### Problem 1
In the Fiji appeal judgment, reproduce the stretch from "[1] I have read" through "of Dobson, JA.", replacing "complete" with "full".
### Problem 2
Using the Fiji appeal judgment, answer these questions:
(a) On what date was the hearing held?
(b) Who appeared as counsel for the Respondent?
(c) What is the Lautoka Action Number for Civil Appeal No. ABU 059 of 2022?

### Selected passage
§

IN THE COURT OF APPEAL, FIJI
[On Appeal from the High Court, Lautoka]


CIVIL APPEAL NO. ABU 058 OF 2022
[Lautoka Action Number HBM 26 of 2021]


BETWEEN:
D MEGHJI PTE LIMITED
Appellant


AND:
FIJIAN HOLDINGS LIMITED
Respondent


CIVIL APPEAL NO. ABU 059 OF 2022
[Lautoka Action Number HBM 25 of 2021]


BETWEEN:
J MEGHJI PTE LIMITED
Appellant


AND:
FIJIAN HOLDINGS LIMITED
Respondent


Coram: Jitoko, P
Morgan, JA
Dobson, JA


Counsel: Mr. D. R. Patel for the Appellants
Mr. V. Filipe for the Respondent


Date of Hearing: 01 July 2024
Date of Judgment: 26 July 2024


JUDGMENT


Jitoko, P

[1] I have read the judgment in draft of Dobson, JA and I am in complete agreement with his reasonings and conclusion.

Morgan, JA

[2] I have read and concur with the reasoning and conclusions of the judgment of Dobson, JA.

§

### Supplied material
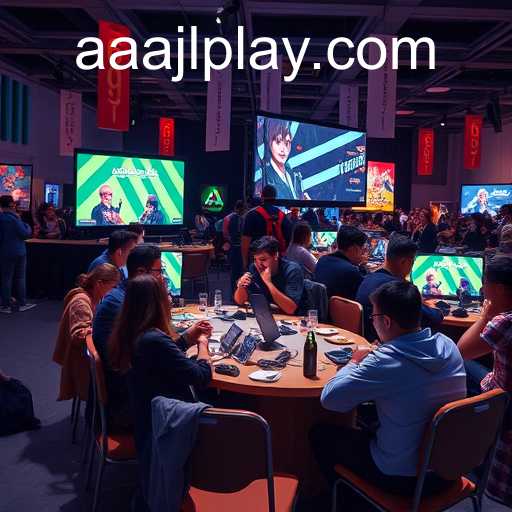 The Rise of Niche Gaming Platforms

§

### Task answer 1
[1] I have read the judgment in draft of Dobson, JA and I am in full agreement with his reasonings and conclusion.

Morgan, JA

[2] I have read and concur with the reasoning and conclusions of the judgment of Dobson, JA.

### Task answer 2
(a) 01 July 2024
(b) Mr. V. Filipe
(c) HBM 25 of 2021